Ok, here is the case this week. Sorry – another tragic one, these seem to be the ones that stick in my mind.
32 yo Japanese woman on a working holiday around Australia. She is thin, fit and well. No recent illness, travelling in Australia for a year working in the hotel industry mainly.
She presented to ED late one night with a persistent cough – dry, non-productive, irritating cough. No fever, dyspnoea, recent URTI or VTE risk of note. Seen by the senior nurse and given a course of amoxicillin with advice to see GP for follow-up. All is well.

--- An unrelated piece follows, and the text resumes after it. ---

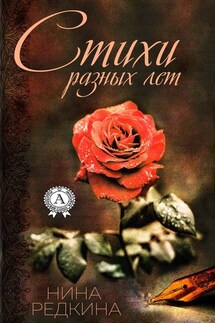 Стихи разных лет - Нина Редкина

3 weeks later – represents to ED with ongoing cough, no change with Amoxil or subsequent course of roxithromycin from GP. PNA result from GP – no significant viruses or pertussis, not Mycoplasma either. Now states she has been experiencing some exertional dyspnoea. On examination – nothing to find, chest clear, ENT all fine. Obs all normal, except for mild hypoxia on RA. ABG showed asubtle A-a gradient. The ED doc decided she needed to be admitted for a work-up in the AM.
So, next day – CXR done, not much to show – maybe some faint increased opacity in lower lung fields – reported as normal.
Spirometry was normal – no sign of obstructive or restrictive changes, decent peak flows.
Bloods showed a normal white cell count, mild anaemia and normal CRP. Only anomaly was a slightly elevated Ca++.
Quaternary survey (the Med Student went and saw the patient!): no new changes, though the student swore she could feel a single 1 cm LN in the lower jugular chain, this was ignored by yours truly….
So – being the type of guy I am, I decided to use time as a diagnostic tool and put her on some ABs. Give it 24 hours and see if she is any better. The next morning – she was definitely not better, now becoming uncomfortably hypoxic – SpO2 in the low 90s in RA, despite being well to look at, cough persisting and becoming more continuous – still no sputum. So I did what we usually do when faced with uncertainty – order a bunch of tests – a Medicare funded “fishing expedition”: repeat the bloods, ABG and see.
So all this showed the same, but the hypoxia was worse. Back at the bedside the patient was now notably SOB on sitting in bed. So we decided to open the PE can of worms – a CTPA was ordered…
Q: is there a PE
So what did the report say?
Bilateral perihilar lymphadenopathy, some reticular changes in the lung fields. Highly suspicious for sarcoidosis.
So, great – a diagnosis, made sense – young woman, not looking infectious, slight Ca bump – could be sarcoidosis – after all it is at the bottom of every Int. Med Differential Diagnosis list…
So we discussed the case with the Resp Physician in the south who said: good, send her down for a bronch etc.
However… she got more SOB, started to become tachypnoeic at rest. Oxygen applied, but still in mid 90s on 8 L/min, empirical nebs not helping. We decided to try some NIV to see if we could get her fit for transfer without intubation. The BiPAP machine helped for a while but after a few hours she became increasingly hypoxic. Not looking great. ABG showing hypoxia with low normal PCO2.
Unfortunately her respiratory failure increased and we decided to move to Resus and intubate. Relatively straightforward intubation, however her BP did crash with drugs and change to ventilator. Over the next hour, her oxygen requirements / PEEP increased and the gases got worse.
An NGT was inserted (as per usual) and surprisingly we got some frank blood up the tube – no good explanation for this could be found.
Despite our best efforts she became markedly hypoxic and eventually went into PEA, all the usual resus insued with no return of circulation.
The post-mortem showed – large ulcerated, bleeding gastric carcinoma with extensive metastasis including widespread lymphangitis carcinomatosis. And the malignant lymphadenopathy extended into the mediastinum and the supraclavicular chain.
1) Common things are common – however, common things in Japan are common in Japanese people. The rate of gastric Ca in Japan is high – 5 times that of Australia. You have to appreciate the context and background of the patient in front of you. I am sure that mild anaemia in Japan would prompt a gastroscopy ASAP, the same way PR bleeding makes us think colon Ca.
2) Sometimes the radiology report can be wrong – my quick review of the literature showed that it is really not too hard to call lymphangitis something else – eg. sarcoidosis. I am no radiologist, I rely heavily on the report for interpretation – however if what you are seeing clinically doesn’t really equate with what the report says – then you might want to keep an open mind.
3) Sometimes the Medical Student is right. I know – radical idea, but our students sometimes are so fastidious and honest that they see things that we don’t, or that we do see but explain away in our heads. Just like the emporer’s new clothes!